Ouvir "20 - [Questões] - Atos Administrativos"
Sinopse do Episódio
Atos Administrativos
1. Comando ou posicionamento emitido oralmente por agente público, no exercício de função administrativa e manifestando sua vontade, não pode ser considerado ato administrativo.
R: Errado.
Justificativa: Os atos administrativos configuram a manifestação da vontade estatal em todas as situações em que a administração pública precise se manifestar; é o próprio agir do administrador. Um comando ou posicionamento emitido verbalmente é um ato administrativo, quando traduz a vontade do agente público no exercício de função administrativa.
2. A administração pública poderá revogar atos administrativos que possuam vício que os torne ilegais, ainda que o ato revogatório não tenha sido determinado pelo Poder Judiciário.
R: Errado.
Justificativa: A Administração deve anular seus próprios atos, quando eivados de vício de legalidade, e pode revogá-los por motivo de conveniência ou oportunidade, respeitados os direitos adquiridos.
3. Ato administrativo vinculado que tenha vício de competência poderá ser convalidado por meio de ratificação, desde que não seja de competência exclusiva.
R: Certo.
Justificativa: Convalidação: consiste na faculdade que a administração tem de corrigir e regularizar os vícios sanáveis dos atos administrativos.
* De acordo com a doutrina, vícios sanáveis são: competência e forma.
I) competência: (exceto competência exclusiva e competência quanto à matéria)
II) forma: (exceto forma essencial à validade do ato)
> Os vícios motivos, objeto e Finalidade. São insanáveis, ou seja, não admitem convalidação.
I) A ratificação e a confirmação: podem ser consideradas espécies de convalidação.
>ratificação: Se a autoridade que convalida o ato é a mesma que o praticou.
>Confirmação: será feita por autoridade superior do ato.
4. De acordo com o princípio da presunção de legitimidade, as decisões administrativas das pessoas jurídicas de direito público são de execução imediata e têm a possibilidade de criar obrigações para o particular, independentemente de sua anuência.
R: Certo.
Justificativa: CESPE: Segundo a doutrina especializada, ao tratar do princípio da presunção de legitimidade, como consequência da presunção de legitimidade, as decisões administrativas são de execução imediata e têm a possibilidade de criar obrigações para o particular, independentemente de sua concordância e, em determinadas hipóteses, podem ser executadas pela própria administração, mediante meios diretos ou indiretos de coação.

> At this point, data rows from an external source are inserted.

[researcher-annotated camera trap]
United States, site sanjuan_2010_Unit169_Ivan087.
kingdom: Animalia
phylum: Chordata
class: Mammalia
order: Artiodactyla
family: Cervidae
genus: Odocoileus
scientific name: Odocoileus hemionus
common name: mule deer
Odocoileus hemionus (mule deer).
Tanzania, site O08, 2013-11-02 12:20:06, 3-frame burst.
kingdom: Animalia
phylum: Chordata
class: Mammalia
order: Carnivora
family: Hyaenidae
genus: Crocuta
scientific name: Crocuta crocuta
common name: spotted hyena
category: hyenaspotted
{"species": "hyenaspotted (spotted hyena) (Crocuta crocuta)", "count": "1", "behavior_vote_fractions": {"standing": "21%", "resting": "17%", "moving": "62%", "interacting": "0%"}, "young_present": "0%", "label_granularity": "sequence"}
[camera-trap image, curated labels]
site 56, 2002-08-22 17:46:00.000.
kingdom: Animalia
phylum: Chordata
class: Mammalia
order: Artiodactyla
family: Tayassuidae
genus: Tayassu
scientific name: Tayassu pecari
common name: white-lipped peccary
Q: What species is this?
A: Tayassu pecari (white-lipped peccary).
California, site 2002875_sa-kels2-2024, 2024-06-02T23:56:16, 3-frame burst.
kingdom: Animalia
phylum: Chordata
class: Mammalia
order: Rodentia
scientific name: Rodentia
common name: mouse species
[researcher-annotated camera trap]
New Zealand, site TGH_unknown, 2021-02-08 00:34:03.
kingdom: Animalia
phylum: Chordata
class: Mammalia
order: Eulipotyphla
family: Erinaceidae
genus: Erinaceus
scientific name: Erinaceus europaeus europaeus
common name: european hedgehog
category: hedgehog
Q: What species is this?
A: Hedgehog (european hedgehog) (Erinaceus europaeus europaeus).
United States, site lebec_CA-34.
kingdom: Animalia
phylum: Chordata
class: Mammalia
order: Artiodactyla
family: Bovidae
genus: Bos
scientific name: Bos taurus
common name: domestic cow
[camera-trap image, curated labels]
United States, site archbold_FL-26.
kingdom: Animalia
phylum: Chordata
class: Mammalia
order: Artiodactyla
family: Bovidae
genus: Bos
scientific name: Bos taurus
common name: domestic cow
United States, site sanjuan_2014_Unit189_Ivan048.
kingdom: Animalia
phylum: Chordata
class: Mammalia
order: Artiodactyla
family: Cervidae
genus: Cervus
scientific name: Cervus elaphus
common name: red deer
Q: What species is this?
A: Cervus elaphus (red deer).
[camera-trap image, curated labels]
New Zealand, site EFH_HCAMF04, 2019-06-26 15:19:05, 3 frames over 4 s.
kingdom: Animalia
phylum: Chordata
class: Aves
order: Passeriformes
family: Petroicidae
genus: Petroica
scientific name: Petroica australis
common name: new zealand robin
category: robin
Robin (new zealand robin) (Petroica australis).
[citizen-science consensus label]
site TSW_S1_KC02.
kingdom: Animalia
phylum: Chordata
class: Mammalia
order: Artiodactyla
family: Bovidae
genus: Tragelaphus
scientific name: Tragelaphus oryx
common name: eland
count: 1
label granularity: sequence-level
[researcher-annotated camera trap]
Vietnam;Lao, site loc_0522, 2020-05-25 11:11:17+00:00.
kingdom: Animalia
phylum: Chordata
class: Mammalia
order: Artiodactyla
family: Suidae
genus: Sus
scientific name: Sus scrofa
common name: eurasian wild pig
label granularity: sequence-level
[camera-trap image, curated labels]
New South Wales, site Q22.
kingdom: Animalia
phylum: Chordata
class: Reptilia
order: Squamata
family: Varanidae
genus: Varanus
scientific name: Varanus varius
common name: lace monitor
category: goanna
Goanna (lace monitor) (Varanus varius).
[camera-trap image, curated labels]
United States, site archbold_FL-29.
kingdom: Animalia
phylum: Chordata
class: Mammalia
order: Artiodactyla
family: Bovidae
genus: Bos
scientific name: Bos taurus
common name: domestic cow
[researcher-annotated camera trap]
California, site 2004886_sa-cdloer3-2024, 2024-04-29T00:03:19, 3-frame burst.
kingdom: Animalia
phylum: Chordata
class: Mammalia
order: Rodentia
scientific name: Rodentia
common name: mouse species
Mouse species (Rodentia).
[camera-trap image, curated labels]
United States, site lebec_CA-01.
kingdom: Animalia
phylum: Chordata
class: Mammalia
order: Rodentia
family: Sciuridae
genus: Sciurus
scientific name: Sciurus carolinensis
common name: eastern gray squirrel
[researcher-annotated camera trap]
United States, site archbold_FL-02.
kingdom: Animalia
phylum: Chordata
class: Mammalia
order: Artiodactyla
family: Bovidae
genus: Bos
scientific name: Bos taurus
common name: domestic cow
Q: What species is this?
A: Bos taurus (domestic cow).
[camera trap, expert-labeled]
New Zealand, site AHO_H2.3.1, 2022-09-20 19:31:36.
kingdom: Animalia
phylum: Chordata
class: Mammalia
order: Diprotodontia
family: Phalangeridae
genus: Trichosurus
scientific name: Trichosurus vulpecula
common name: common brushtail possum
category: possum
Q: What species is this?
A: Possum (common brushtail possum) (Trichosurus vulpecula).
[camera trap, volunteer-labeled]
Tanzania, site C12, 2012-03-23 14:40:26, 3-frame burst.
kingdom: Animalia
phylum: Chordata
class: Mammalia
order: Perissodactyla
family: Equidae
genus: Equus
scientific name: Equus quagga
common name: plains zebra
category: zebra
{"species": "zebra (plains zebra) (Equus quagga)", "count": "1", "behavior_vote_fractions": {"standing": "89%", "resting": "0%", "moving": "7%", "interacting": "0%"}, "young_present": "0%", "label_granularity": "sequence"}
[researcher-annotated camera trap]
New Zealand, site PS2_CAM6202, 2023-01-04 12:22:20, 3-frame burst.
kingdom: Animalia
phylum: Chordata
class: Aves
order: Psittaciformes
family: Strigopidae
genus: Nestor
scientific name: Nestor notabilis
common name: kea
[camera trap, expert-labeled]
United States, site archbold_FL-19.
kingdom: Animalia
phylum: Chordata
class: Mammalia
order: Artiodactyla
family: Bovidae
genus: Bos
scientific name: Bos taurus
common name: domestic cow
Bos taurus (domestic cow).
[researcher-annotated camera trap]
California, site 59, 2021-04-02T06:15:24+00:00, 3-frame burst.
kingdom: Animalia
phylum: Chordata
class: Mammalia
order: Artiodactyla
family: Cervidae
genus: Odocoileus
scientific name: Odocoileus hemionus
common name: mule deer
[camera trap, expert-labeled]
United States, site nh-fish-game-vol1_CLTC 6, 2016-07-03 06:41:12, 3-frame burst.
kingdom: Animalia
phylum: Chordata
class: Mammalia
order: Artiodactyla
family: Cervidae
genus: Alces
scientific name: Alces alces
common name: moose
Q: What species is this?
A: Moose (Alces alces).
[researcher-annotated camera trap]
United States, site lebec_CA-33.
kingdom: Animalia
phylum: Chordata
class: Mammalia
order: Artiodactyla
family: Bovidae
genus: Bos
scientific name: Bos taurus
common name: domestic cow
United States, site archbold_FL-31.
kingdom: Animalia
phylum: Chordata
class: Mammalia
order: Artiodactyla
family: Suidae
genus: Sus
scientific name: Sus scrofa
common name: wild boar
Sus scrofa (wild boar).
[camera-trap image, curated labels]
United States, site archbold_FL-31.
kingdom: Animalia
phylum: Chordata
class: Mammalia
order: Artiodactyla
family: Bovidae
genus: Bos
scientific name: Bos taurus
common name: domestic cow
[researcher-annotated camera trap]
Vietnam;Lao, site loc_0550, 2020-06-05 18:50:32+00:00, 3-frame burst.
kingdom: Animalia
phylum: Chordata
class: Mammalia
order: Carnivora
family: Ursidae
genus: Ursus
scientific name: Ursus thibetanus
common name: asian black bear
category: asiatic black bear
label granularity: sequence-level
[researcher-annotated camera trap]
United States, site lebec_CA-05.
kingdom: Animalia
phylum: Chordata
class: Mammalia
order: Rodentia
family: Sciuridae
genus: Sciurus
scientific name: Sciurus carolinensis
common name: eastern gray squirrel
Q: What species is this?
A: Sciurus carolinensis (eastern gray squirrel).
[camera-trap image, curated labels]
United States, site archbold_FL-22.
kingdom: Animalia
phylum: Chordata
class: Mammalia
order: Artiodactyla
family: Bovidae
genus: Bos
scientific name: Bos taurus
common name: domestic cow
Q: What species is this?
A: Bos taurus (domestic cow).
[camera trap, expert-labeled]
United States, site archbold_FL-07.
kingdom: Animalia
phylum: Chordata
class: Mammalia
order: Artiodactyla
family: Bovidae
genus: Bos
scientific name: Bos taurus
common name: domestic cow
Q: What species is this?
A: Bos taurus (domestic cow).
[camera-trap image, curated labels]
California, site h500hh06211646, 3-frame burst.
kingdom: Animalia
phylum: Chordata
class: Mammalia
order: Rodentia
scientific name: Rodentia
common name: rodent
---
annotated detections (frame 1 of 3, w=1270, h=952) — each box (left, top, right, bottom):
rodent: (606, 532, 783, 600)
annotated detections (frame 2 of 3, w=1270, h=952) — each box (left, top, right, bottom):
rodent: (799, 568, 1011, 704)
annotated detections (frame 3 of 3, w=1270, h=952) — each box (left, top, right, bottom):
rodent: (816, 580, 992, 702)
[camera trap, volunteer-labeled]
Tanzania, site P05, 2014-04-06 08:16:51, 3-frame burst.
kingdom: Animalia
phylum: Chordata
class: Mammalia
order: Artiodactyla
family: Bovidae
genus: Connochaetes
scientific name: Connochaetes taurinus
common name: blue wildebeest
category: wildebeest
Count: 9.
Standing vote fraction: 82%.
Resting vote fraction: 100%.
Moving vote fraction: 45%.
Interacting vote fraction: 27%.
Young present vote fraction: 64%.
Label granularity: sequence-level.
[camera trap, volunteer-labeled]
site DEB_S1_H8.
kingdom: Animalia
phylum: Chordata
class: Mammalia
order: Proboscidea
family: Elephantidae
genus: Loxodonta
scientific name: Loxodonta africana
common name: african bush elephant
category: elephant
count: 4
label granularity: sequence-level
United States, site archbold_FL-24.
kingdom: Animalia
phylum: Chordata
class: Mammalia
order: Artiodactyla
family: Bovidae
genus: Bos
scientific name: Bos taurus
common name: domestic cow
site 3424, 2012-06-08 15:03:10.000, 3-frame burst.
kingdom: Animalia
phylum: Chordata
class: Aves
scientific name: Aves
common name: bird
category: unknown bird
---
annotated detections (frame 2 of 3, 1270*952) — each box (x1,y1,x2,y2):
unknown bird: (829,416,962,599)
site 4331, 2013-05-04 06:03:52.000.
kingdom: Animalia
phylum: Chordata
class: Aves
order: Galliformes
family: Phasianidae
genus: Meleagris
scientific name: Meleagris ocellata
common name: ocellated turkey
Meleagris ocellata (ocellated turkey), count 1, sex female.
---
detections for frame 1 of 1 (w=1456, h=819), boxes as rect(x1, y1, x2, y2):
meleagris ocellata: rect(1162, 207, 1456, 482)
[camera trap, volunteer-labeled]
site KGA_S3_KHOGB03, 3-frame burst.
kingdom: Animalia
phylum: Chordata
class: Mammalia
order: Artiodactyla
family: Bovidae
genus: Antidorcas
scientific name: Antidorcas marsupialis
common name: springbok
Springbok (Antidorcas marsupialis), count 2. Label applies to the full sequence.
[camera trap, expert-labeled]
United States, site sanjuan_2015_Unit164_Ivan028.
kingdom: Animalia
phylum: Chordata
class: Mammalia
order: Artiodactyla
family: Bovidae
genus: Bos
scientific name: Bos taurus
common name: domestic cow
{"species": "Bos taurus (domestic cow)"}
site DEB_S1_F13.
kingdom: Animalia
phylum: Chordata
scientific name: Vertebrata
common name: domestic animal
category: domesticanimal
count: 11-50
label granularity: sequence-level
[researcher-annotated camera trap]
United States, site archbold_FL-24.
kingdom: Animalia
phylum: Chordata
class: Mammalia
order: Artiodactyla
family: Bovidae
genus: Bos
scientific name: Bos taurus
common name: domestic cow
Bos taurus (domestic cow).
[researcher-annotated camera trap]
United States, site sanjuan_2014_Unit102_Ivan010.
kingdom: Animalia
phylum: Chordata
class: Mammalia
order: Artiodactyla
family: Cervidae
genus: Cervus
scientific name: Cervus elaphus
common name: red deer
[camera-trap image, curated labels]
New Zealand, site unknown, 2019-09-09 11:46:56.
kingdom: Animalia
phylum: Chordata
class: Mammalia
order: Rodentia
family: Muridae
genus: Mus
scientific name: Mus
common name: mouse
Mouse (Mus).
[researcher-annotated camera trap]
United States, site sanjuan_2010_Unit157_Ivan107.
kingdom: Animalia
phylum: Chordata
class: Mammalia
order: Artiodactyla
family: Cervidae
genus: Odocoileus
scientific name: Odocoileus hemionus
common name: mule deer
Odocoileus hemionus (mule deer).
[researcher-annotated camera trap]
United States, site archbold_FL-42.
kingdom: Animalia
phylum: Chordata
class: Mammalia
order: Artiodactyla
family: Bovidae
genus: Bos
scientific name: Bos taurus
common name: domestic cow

5. Tanto a inexistência da matéria de fato quanto a sua inadequação jurídica podem configurar o vício de motivo de um ato administrativo.
R: Certo.
Justificativa: ► Motivo ou causa: é a situação de direito ou de fato que determina ou autoriza a realização do ato administrativo. O motivo é a situação de fato ou de direito que serve de fundamento para a prática do ato.
De acordo com a lei 4717/65, art.2º, d: a inexistência dos motivos se verifica quando a matéria de fato ou de direito, em que se fundamenta o ato, é materialmente inexistente ou juridicamente inadequada ao resultado obtido, fundamentando assim a presente questão.
Embora não cobrado, mas a título de complementação, não confunda motivo com motivação.
► Motivação: vem a ser a exposição dos motivos que determinam a prática do ato, a exteriorização dos motivos que levaram a Administração a praticar o ato. É a demonstração por escrito, de que os pressupostos autorizadores da prática do ato realmente aconteceram.
6. Ato administrativo constitui ato jurídico perfeito e, por essa razão, o seu questionamento judicial é vedado.
R: Errado.
Justificativa: Os atos administrativos são sempre passíveis de apreciação judicial.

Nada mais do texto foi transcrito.